Pour Julien Blanchard et David Hoffmann, cofondateurs de Hoffmann Green Cement Technologies: « La réalisation de ce chantier d’envergure et entièrement décarboné sur le territoire suisse démontre à la fois la compétitivité et la qualité du béton Hoffmann; mais aussi plus globalement, qu’il est possible dès aujourd’hui de décarboner massivement le secteur de la construction grâce à la technologie. » Convaincu par ces nouvelles technologies, le directeur de l’entreprise Maulini, entend poursuivre des chantiers conséquents de ce type afin de pouvoir répondre à la demande grandissante de l’ensemble de des acteurs pour une construction décarbonée.»

 

 

Le béton de terre crue et autres alternatives

 

Il existe plusieurs façons d’exploiter la terre crue dans la construction, notamment sous forme de briques de terre ou de béton.
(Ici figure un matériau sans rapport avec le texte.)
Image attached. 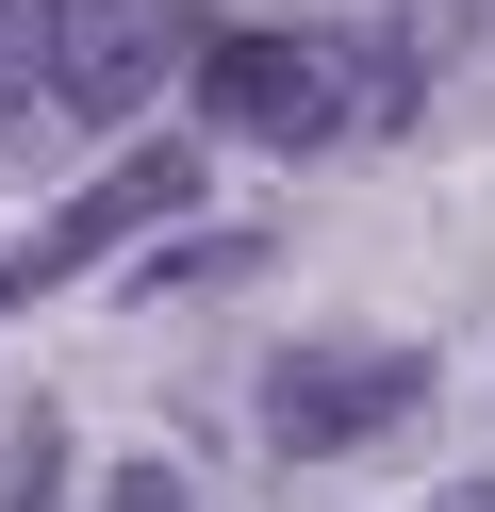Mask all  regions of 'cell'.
<instances>
[{
    "label": "cell",
    "mask_w": 495,
    "mask_h": 512,
    "mask_svg": "<svg viewBox=\"0 0 495 512\" xmlns=\"http://www.w3.org/2000/svg\"><path fill=\"white\" fill-rule=\"evenodd\" d=\"M198 116L215 133H248V149H330V133H363V50L347 34H314V17H264V34H198Z\"/></svg>",
    "instance_id": "1"
},
{
    "label": "cell",
    "mask_w": 495,
    "mask_h": 512,
    "mask_svg": "<svg viewBox=\"0 0 495 512\" xmlns=\"http://www.w3.org/2000/svg\"><path fill=\"white\" fill-rule=\"evenodd\" d=\"M413 413H429V364H413V347L330 331V347H281V364H264V446H281V463H347V446H396Z\"/></svg>",
    "instance_id": "2"
},
{
    "label": "cell",
    "mask_w": 495,
    "mask_h": 512,
    "mask_svg": "<svg viewBox=\"0 0 495 512\" xmlns=\"http://www.w3.org/2000/svg\"><path fill=\"white\" fill-rule=\"evenodd\" d=\"M33 67H50L66 116H132L165 67H198L165 0H33Z\"/></svg>",
    "instance_id": "3"
},
{
    "label": "cell",
    "mask_w": 495,
    "mask_h": 512,
    "mask_svg": "<svg viewBox=\"0 0 495 512\" xmlns=\"http://www.w3.org/2000/svg\"><path fill=\"white\" fill-rule=\"evenodd\" d=\"M182 199H198V166H182V149H132L116 182H83V199H66L50 232L0 265V314H17V298H50V281H83V265H116V248H132V232H165Z\"/></svg>",
    "instance_id": "4"
},
{
    "label": "cell",
    "mask_w": 495,
    "mask_h": 512,
    "mask_svg": "<svg viewBox=\"0 0 495 512\" xmlns=\"http://www.w3.org/2000/svg\"><path fill=\"white\" fill-rule=\"evenodd\" d=\"M33 83H50V67H33V17H17V0H0V133H17V116H33Z\"/></svg>",
    "instance_id": "5"
},
{
    "label": "cell",
    "mask_w": 495,
    "mask_h": 512,
    "mask_svg": "<svg viewBox=\"0 0 495 512\" xmlns=\"http://www.w3.org/2000/svg\"><path fill=\"white\" fill-rule=\"evenodd\" d=\"M99 512H182V479H165V463H116V479H99Z\"/></svg>",
    "instance_id": "6"
},
{
    "label": "cell",
    "mask_w": 495,
    "mask_h": 512,
    "mask_svg": "<svg viewBox=\"0 0 495 512\" xmlns=\"http://www.w3.org/2000/svg\"><path fill=\"white\" fill-rule=\"evenodd\" d=\"M462 512H495V496H462Z\"/></svg>",
    "instance_id": "7"
}]
</instances>
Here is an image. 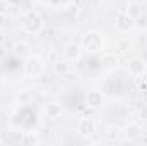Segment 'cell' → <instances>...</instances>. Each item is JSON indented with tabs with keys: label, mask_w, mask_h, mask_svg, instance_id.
Wrapping results in <instances>:
<instances>
[{
	"label": "cell",
	"mask_w": 147,
	"mask_h": 146,
	"mask_svg": "<svg viewBox=\"0 0 147 146\" xmlns=\"http://www.w3.org/2000/svg\"><path fill=\"white\" fill-rule=\"evenodd\" d=\"M21 26H22V29L26 33H38L43 28V19L38 16L36 12L29 10V12L21 16Z\"/></svg>",
	"instance_id": "cell-1"
},
{
	"label": "cell",
	"mask_w": 147,
	"mask_h": 146,
	"mask_svg": "<svg viewBox=\"0 0 147 146\" xmlns=\"http://www.w3.org/2000/svg\"><path fill=\"white\" fill-rule=\"evenodd\" d=\"M82 46L87 53H96L103 48V36L98 31H89L82 40Z\"/></svg>",
	"instance_id": "cell-2"
},
{
	"label": "cell",
	"mask_w": 147,
	"mask_h": 146,
	"mask_svg": "<svg viewBox=\"0 0 147 146\" xmlns=\"http://www.w3.org/2000/svg\"><path fill=\"white\" fill-rule=\"evenodd\" d=\"M24 71H26L28 77H36L43 71V64H41V60L38 57H29L26 60V64H24Z\"/></svg>",
	"instance_id": "cell-3"
},
{
	"label": "cell",
	"mask_w": 147,
	"mask_h": 146,
	"mask_svg": "<svg viewBox=\"0 0 147 146\" xmlns=\"http://www.w3.org/2000/svg\"><path fill=\"white\" fill-rule=\"evenodd\" d=\"M127 71H128V74H132V76H140V74L146 71V62L142 59H139V57H134V59L128 60Z\"/></svg>",
	"instance_id": "cell-4"
},
{
	"label": "cell",
	"mask_w": 147,
	"mask_h": 146,
	"mask_svg": "<svg viewBox=\"0 0 147 146\" xmlns=\"http://www.w3.org/2000/svg\"><path fill=\"white\" fill-rule=\"evenodd\" d=\"M134 17L128 14V12H121V14H118L116 16V28L118 29H121V31H128V29H132L134 28Z\"/></svg>",
	"instance_id": "cell-5"
},
{
	"label": "cell",
	"mask_w": 147,
	"mask_h": 146,
	"mask_svg": "<svg viewBox=\"0 0 147 146\" xmlns=\"http://www.w3.org/2000/svg\"><path fill=\"white\" fill-rule=\"evenodd\" d=\"M79 132L82 136H92L96 132V124L92 119H82L79 122Z\"/></svg>",
	"instance_id": "cell-6"
},
{
	"label": "cell",
	"mask_w": 147,
	"mask_h": 146,
	"mask_svg": "<svg viewBox=\"0 0 147 146\" xmlns=\"http://www.w3.org/2000/svg\"><path fill=\"white\" fill-rule=\"evenodd\" d=\"M86 102H87L89 107L98 108V107H101V103H103V95H101L99 91H89L87 96H86Z\"/></svg>",
	"instance_id": "cell-7"
},
{
	"label": "cell",
	"mask_w": 147,
	"mask_h": 146,
	"mask_svg": "<svg viewBox=\"0 0 147 146\" xmlns=\"http://www.w3.org/2000/svg\"><path fill=\"white\" fill-rule=\"evenodd\" d=\"M140 134H142V127L139 124H135V122L128 124L127 129H125V136L128 139H137V138H140Z\"/></svg>",
	"instance_id": "cell-8"
},
{
	"label": "cell",
	"mask_w": 147,
	"mask_h": 146,
	"mask_svg": "<svg viewBox=\"0 0 147 146\" xmlns=\"http://www.w3.org/2000/svg\"><path fill=\"white\" fill-rule=\"evenodd\" d=\"M79 55H80V46L77 43H69L67 48H65V57L69 60H77Z\"/></svg>",
	"instance_id": "cell-9"
},
{
	"label": "cell",
	"mask_w": 147,
	"mask_h": 146,
	"mask_svg": "<svg viewBox=\"0 0 147 146\" xmlns=\"http://www.w3.org/2000/svg\"><path fill=\"white\" fill-rule=\"evenodd\" d=\"M29 50H31V45H29L28 41H19V43H16V45H14V53H16V55H19V57L28 55V53H29Z\"/></svg>",
	"instance_id": "cell-10"
},
{
	"label": "cell",
	"mask_w": 147,
	"mask_h": 146,
	"mask_svg": "<svg viewBox=\"0 0 147 146\" xmlns=\"http://www.w3.org/2000/svg\"><path fill=\"white\" fill-rule=\"evenodd\" d=\"M101 65H103L105 69H115V67L118 65V59H116L113 53H108V55H105V57L101 59Z\"/></svg>",
	"instance_id": "cell-11"
},
{
	"label": "cell",
	"mask_w": 147,
	"mask_h": 146,
	"mask_svg": "<svg viewBox=\"0 0 147 146\" xmlns=\"http://www.w3.org/2000/svg\"><path fill=\"white\" fill-rule=\"evenodd\" d=\"M45 112H46V115H48L50 119H57V117L60 115L62 108H60V105H58V103H50V105H46Z\"/></svg>",
	"instance_id": "cell-12"
},
{
	"label": "cell",
	"mask_w": 147,
	"mask_h": 146,
	"mask_svg": "<svg viewBox=\"0 0 147 146\" xmlns=\"http://www.w3.org/2000/svg\"><path fill=\"white\" fill-rule=\"evenodd\" d=\"M55 71L60 72V74H65L69 71V64H67V62H57V64H55Z\"/></svg>",
	"instance_id": "cell-13"
},
{
	"label": "cell",
	"mask_w": 147,
	"mask_h": 146,
	"mask_svg": "<svg viewBox=\"0 0 147 146\" xmlns=\"http://www.w3.org/2000/svg\"><path fill=\"white\" fill-rule=\"evenodd\" d=\"M137 26H139L140 29H147V17H142V16H140V17L137 19Z\"/></svg>",
	"instance_id": "cell-14"
},
{
	"label": "cell",
	"mask_w": 147,
	"mask_h": 146,
	"mask_svg": "<svg viewBox=\"0 0 147 146\" xmlns=\"http://www.w3.org/2000/svg\"><path fill=\"white\" fill-rule=\"evenodd\" d=\"M118 50H120V52L130 50V43H128V41H120V43H118Z\"/></svg>",
	"instance_id": "cell-15"
}]
</instances>
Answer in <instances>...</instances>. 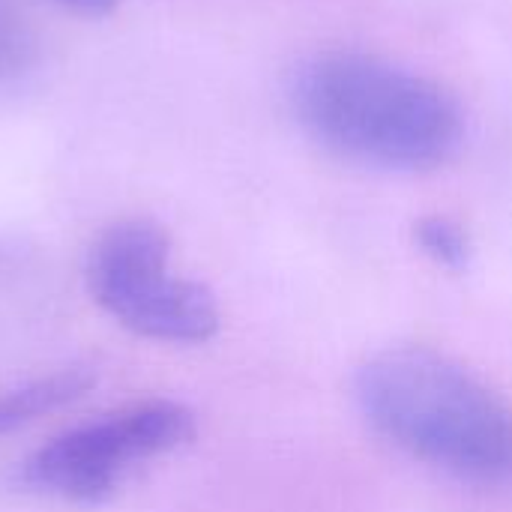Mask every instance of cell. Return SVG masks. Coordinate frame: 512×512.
Listing matches in <instances>:
<instances>
[{"label": "cell", "mask_w": 512, "mask_h": 512, "mask_svg": "<svg viewBox=\"0 0 512 512\" xmlns=\"http://www.w3.org/2000/svg\"><path fill=\"white\" fill-rule=\"evenodd\" d=\"M369 423L414 459L474 486H512V405L459 360L384 348L357 372Z\"/></svg>", "instance_id": "obj_1"}, {"label": "cell", "mask_w": 512, "mask_h": 512, "mask_svg": "<svg viewBox=\"0 0 512 512\" xmlns=\"http://www.w3.org/2000/svg\"><path fill=\"white\" fill-rule=\"evenodd\" d=\"M300 108L327 144L387 168H435L462 141L459 105L435 81L363 54L315 63Z\"/></svg>", "instance_id": "obj_2"}, {"label": "cell", "mask_w": 512, "mask_h": 512, "mask_svg": "<svg viewBox=\"0 0 512 512\" xmlns=\"http://www.w3.org/2000/svg\"><path fill=\"white\" fill-rule=\"evenodd\" d=\"M168 258L171 243L156 222L123 219L93 243L87 288L114 321L144 339L207 342L219 330V306L204 285L174 276Z\"/></svg>", "instance_id": "obj_3"}, {"label": "cell", "mask_w": 512, "mask_h": 512, "mask_svg": "<svg viewBox=\"0 0 512 512\" xmlns=\"http://www.w3.org/2000/svg\"><path fill=\"white\" fill-rule=\"evenodd\" d=\"M195 435V417L171 399H144L69 429L21 465V483L66 501L108 498L126 471L165 456Z\"/></svg>", "instance_id": "obj_4"}, {"label": "cell", "mask_w": 512, "mask_h": 512, "mask_svg": "<svg viewBox=\"0 0 512 512\" xmlns=\"http://www.w3.org/2000/svg\"><path fill=\"white\" fill-rule=\"evenodd\" d=\"M93 381L96 378L84 369H63V372L27 381L9 393H3L0 396V435H9L45 414H54V411L78 402L93 387Z\"/></svg>", "instance_id": "obj_5"}, {"label": "cell", "mask_w": 512, "mask_h": 512, "mask_svg": "<svg viewBox=\"0 0 512 512\" xmlns=\"http://www.w3.org/2000/svg\"><path fill=\"white\" fill-rule=\"evenodd\" d=\"M417 240L426 249V255H432L444 267H462L468 261V237L450 219L441 216L423 219L417 225Z\"/></svg>", "instance_id": "obj_6"}, {"label": "cell", "mask_w": 512, "mask_h": 512, "mask_svg": "<svg viewBox=\"0 0 512 512\" xmlns=\"http://www.w3.org/2000/svg\"><path fill=\"white\" fill-rule=\"evenodd\" d=\"M63 3H69V6H75V9H81V12H105L114 0H63Z\"/></svg>", "instance_id": "obj_7"}]
</instances>
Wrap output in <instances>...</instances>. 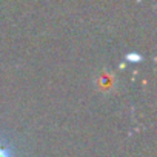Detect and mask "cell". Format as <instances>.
<instances>
[{
  "mask_svg": "<svg viewBox=\"0 0 157 157\" xmlns=\"http://www.w3.org/2000/svg\"><path fill=\"white\" fill-rule=\"evenodd\" d=\"M0 157H13V154L10 152V149L5 148L2 143H0Z\"/></svg>",
  "mask_w": 157,
  "mask_h": 157,
  "instance_id": "1",
  "label": "cell"
}]
</instances>
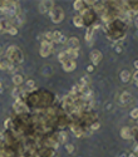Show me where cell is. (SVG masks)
Returning a JSON list of instances; mask_svg holds the SVG:
<instances>
[{
    "label": "cell",
    "mask_w": 138,
    "mask_h": 157,
    "mask_svg": "<svg viewBox=\"0 0 138 157\" xmlns=\"http://www.w3.org/2000/svg\"><path fill=\"white\" fill-rule=\"evenodd\" d=\"M7 58L13 63V64H22L23 60H24V57H23V53H22V50H20L18 47H15V45H10L9 48L7 49Z\"/></svg>",
    "instance_id": "6da1fadb"
},
{
    "label": "cell",
    "mask_w": 138,
    "mask_h": 157,
    "mask_svg": "<svg viewBox=\"0 0 138 157\" xmlns=\"http://www.w3.org/2000/svg\"><path fill=\"white\" fill-rule=\"evenodd\" d=\"M48 14H49L52 22L55 24H60L64 20V12H63V9L60 7H54Z\"/></svg>",
    "instance_id": "7a4b0ae2"
},
{
    "label": "cell",
    "mask_w": 138,
    "mask_h": 157,
    "mask_svg": "<svg viewBox=\"0 0 138 157\" xmlns=\"http://www.w3.org/2000/svg\"><path fill=\"white\" fill-rule=\"evenodd\" d=\"M53 50H54V45H53V43H50V41H45L43 40L40 44V57H43V58H46V57H49Z\"/></svg>",
    "instance_id": "3957f363"
},
{
    "label": "cell",
    "mask_w": 138,
    "mask_h": 157,
    "mask_svg": "<svg viewBox=\"0 0 138 157\" xmlns=\"http://www.w3.org/2000/svg\"><path fill=\"white\" fill-rule=\"evenodd\" d=\"M89 59H91L92 62V65L95 67V65H98L100 62H102L103 59V54H102V52L98 50V49H94L91 52V54H89Z\"/></svg>",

Le béton de terre crue est composé 97 % de matériaux provenant de terres excavées.

 

S’il est aujourd’hui exploité à l’échelle de petits projets, le groupe Saint-Gobain est en train de changer la donne en se lançant dans un chantier de grand bâtiment à Marseille. L’entreprise travaille actuellement sur le futur Campus Méditerranéen du Numérique, qui sera construit uniquement à partir de matériaux d’excavation récupérés, ce qui représente 2,2 millions de tonnes de terre.

 

En parallèle, les recherches continuent pour intégrer des matériaux renouvelables dans les processus de production. En France, la société Neolithe a même créé un procédé pour transformer les déchets de décharges communale en pierre de construction.Les déchets sont traités par fossilisation dans des conteneurs qui peuvent être déployés facilement sur le territoire.

 

Pierre de construction en béton de Neolithe.